YOUR GOAL:
Copy the records exactly. Include every line.

DATA FOR ANALYSIS:

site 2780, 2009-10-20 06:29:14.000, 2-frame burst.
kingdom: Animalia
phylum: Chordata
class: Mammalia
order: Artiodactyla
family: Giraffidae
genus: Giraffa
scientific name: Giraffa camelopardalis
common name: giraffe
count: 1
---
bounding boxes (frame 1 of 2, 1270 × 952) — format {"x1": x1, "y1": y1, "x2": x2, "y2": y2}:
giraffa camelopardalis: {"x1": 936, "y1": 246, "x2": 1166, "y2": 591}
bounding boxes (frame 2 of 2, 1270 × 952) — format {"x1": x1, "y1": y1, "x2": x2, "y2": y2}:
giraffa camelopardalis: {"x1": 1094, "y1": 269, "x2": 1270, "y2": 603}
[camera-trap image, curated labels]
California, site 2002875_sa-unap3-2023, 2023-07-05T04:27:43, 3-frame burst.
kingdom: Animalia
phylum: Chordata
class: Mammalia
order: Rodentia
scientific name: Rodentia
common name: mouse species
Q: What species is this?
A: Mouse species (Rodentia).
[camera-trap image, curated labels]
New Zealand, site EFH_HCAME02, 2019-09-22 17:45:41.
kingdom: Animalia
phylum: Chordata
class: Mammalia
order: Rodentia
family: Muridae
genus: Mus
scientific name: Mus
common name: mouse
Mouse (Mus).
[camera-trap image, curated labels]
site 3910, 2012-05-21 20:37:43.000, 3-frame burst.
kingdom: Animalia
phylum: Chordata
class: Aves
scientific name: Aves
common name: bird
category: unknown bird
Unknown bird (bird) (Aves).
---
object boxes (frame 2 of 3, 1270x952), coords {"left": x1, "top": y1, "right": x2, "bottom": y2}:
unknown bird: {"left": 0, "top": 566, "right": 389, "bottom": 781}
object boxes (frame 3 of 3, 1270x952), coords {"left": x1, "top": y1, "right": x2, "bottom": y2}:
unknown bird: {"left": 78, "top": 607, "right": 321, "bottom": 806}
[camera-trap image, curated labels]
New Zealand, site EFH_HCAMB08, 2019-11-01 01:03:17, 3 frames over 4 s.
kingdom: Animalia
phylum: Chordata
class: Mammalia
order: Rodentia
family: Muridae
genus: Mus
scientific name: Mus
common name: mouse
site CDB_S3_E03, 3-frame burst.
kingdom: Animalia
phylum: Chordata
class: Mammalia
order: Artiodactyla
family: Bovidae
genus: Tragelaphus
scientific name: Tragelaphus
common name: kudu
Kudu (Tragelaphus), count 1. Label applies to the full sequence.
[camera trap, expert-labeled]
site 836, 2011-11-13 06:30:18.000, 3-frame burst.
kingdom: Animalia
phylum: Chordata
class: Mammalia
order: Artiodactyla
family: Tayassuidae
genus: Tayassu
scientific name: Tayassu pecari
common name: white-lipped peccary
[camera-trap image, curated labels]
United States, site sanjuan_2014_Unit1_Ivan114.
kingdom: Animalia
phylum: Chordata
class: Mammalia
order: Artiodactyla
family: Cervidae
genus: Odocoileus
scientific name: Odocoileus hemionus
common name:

TASK OUTPUT:
site 2780, 2009-10-20 06:29:14.000, 2-frame burst.
kingdom: Animalia
phylum: Chordata
class: Mammalia
order: Artiodactyla
family: Giraffidae
genus: Giraffa
scientific name: Giraffa camelopardalis
common name: giraffe
count: 1
---
bounding boxes (frame 1 of 2, 1270 × 952) — format {"x1": x1, "y1": y1, "x2": x2, "y2": y2}:
giraffa camelopardalis: {"x1": 936, "y1": 246, "x2": 1166, "y2": 591}
bounding boxes (frame 2 of 2, 1270 × 952) — format {"x1": x1, "y1": y1, "x2": x2, "y2": y2}:
giraffa camelopardalis: {"x1": 1094, "y1": 269, "x2": 1270, "y2": 603}
[camera-trap image, curated labels]
California, site 2002875_sa-unap3-2023, 2023-07-05T04:27:43, 3-frame burst.
kingdom: Animalia
phylum: Chordata
class: Mammalia
order: Rodentia
scientific name: Rodentia
common name: mouse species
Q: What species is this?
A: Mouse species (Rodentia).
[camera-trap image, curated labels]
New Zealand, site EFH_HCAME02, 2019-09-22 17:45:41.
kingdom: Animalia
phylum: Chordata
class: Mammalia
order: Rodentia
family: Muridae
genus: Mus
scientific name: Mus
common name: mouse
Mouse (Mus).
[camera-trap image, curated labels]
site 3910, 2012-05-21 20:37:43.000, 3-frame burst.
kingdom: Animalia
phylum: Chordata
class: Aves
scientific name: Aves
common name: bird
category: unknown bird
Unknown bird (bird) (Aves).
---
object boxes (frame 2 of 3, 1270x952), coords {"left": x1, "top": y1, "right": x2, "bottom": y2}:
unknown bird: {"left": 0, "top": 566, "right": 389, "bottom": 781}
object boxes (frame 3 of 3, 1270x952), coords {"left": x1, "top": y1, "right": x2, "bottom": y2}:
unknown bird: {"left": 78, "top": 607, "right": 321, "bottom": 806}
[camera-trap image, curated labels]
New Zealand, site EFH_HCAMB08, 2019-11-01 01:03:17, 3 frames over 4 s.
kingdom: Animalia
phylum: Chordata
class: Mammalia
order: Rodentia
family: Muridae
genus: Mus
scientific name: Mus
common name: mouse
site CDB_S3_E03, 3-frame burst.
kingdom: Animalia
phylum: Chordata
class: Mammalia
order: Artiodactyla
family: Bovidae
genus: Tragelaphus
scientific name: Tragelaphus
common name: kudu
Kudu (Tragelaphus), count 1. Label applies to the full sequence.
[camera trap, expert-labeled]
site 836, 2011-11-13 06:30:18.000, 3-frame burst.
kingdom: Animalia
phylum: Chordata
class: Mammalia
order: Artiodactyla
family: Tayassuidae
genus: Tayassu
scientific name: Tayassu pecari
common name: white-lipped peccary
[camera-trap image, curated labels]
United States, site sanjuan_2014_Unit1_Ivan114.
kingdom: Animalia
phylum: Chordata
class: Mammalia
order: Artiodactyla
family: Cervidae
genus: Odocoileus
scientific name: Odocoileus hemionus
common name:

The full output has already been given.